24. Yukarıda açıklanan yasal düzenlemelere göre, ihale konusu aracın takyidat bilgisinde birden çok haciz bulunduğundan ve satış bedeli bütün alacaklıların alacağının karşılanmasına yetmediğinden İİK’nın 140. maddesi gereğince sıra cetveli yapılması zorunludur.

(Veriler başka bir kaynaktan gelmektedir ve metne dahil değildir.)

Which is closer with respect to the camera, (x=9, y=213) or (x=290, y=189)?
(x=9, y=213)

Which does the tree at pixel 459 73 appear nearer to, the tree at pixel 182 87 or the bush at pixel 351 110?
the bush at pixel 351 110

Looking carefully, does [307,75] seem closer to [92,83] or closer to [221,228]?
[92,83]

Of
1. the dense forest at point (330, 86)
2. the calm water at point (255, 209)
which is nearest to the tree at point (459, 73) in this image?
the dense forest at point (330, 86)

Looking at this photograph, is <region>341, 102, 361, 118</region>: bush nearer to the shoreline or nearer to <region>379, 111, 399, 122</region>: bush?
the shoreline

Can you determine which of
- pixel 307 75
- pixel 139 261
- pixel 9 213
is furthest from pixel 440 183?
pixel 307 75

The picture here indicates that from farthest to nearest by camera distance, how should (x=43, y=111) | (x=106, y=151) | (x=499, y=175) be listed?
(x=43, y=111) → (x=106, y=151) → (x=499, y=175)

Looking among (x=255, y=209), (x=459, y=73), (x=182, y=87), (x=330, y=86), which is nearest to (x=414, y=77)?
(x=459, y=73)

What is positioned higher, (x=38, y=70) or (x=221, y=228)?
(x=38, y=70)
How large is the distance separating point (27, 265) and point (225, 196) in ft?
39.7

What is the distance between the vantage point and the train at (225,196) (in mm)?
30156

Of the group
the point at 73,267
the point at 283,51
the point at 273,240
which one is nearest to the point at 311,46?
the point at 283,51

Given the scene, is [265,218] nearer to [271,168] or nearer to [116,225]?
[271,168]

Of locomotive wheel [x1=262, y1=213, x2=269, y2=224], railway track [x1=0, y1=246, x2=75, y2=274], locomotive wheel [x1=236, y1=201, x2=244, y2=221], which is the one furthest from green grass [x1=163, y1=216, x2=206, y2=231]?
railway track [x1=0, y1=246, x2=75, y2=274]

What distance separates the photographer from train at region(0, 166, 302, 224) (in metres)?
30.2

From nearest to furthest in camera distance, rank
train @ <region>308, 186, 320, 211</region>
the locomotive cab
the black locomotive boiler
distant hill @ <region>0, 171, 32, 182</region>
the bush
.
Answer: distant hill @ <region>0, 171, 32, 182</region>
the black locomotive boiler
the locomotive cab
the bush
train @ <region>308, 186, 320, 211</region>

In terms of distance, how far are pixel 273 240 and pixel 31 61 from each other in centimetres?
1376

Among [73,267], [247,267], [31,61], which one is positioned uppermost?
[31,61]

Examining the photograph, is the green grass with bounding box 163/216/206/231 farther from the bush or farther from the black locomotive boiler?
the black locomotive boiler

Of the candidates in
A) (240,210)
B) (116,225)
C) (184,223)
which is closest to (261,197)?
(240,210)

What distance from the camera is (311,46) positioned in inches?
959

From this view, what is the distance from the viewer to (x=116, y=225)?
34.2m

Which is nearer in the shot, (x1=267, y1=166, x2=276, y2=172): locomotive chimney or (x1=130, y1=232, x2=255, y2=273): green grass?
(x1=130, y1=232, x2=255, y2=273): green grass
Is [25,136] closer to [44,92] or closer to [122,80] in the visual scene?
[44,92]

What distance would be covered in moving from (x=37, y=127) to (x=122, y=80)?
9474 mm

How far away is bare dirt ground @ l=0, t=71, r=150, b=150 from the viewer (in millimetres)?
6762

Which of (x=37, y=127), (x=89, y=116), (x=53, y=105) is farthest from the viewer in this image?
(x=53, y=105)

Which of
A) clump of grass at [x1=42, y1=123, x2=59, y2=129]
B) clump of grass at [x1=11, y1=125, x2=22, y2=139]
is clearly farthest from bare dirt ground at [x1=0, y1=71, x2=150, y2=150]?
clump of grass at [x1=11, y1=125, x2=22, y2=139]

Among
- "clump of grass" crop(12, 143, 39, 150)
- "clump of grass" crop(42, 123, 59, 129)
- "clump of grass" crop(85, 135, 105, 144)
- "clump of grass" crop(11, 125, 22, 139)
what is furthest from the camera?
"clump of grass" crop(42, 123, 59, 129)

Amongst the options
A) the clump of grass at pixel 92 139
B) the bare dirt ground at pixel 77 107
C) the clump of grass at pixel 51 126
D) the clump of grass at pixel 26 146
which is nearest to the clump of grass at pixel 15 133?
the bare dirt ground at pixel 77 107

Takip alacaklısının yediemin alacağının mı yoksa motorlu taşıtlar vergisinin mi öncelikle ödenmesi gereken bir alacak olduğu hususları ise sıra cetveli yapılmasından sonra tartışılabilecek hususlardır.

25. O hâlde üçüncü kişinin icra mahkemesine başvurusu İİK’nın 16. maddesi kapsamında şikâyet olup, mahkemece İİK’nın 17. maddesinin 2. fıkrası uyarınca icra müdürlüğünce İİK’nın 140. maddesine göre sıra cetveli yapılmasının emredilmesine karar verilmesi gerekirken, HMK’nın 26. maddesine aykırı şekilde talep aşılarak ve ayrıca yukarıda belirtilen ilke ve kurallara uygun şekilde sıra cetveli düzenlenmeden şikâyetçinin alacağının öncelikle ödenmesine karar verilmesi yerinde değildir.

26. Hâl böyle olunca, Hukuk Genel Kurulunca da benimsenen Özel Daire bozma kararına uyulması gerekirken, önceki kararda direnilmesi usul ve yasaya aykırıdır.

27. Bu nedenle direnme kararı bozulmalıdır.

IV. SONUÇ:

Açıklanan nedenlerle;

Alacaklı vekilinin temyiz itirazlarının kabulü ile direnme kararının Özel Daire bozma kararında gösterilen nedenlerden dolayı BOZULMASINA,

İstek hâlinde temyiz peşin harcının yatırana geri verilmesine,

2004 sayılı İcra ve İflas Kanunu’na 5311 sayılı Kanun’un 29. maddesi ile eklenen geçici 7. maddesinin göndermesi ile uygulanması gereken İİK’nın 366/III. maddesi uyarınca kararın tebliğden itibaren 10 gün içerisinde karar düzeltme yolu açık olmak üzere 13.10.2020 tarihinde oy birliği ile karar verildi.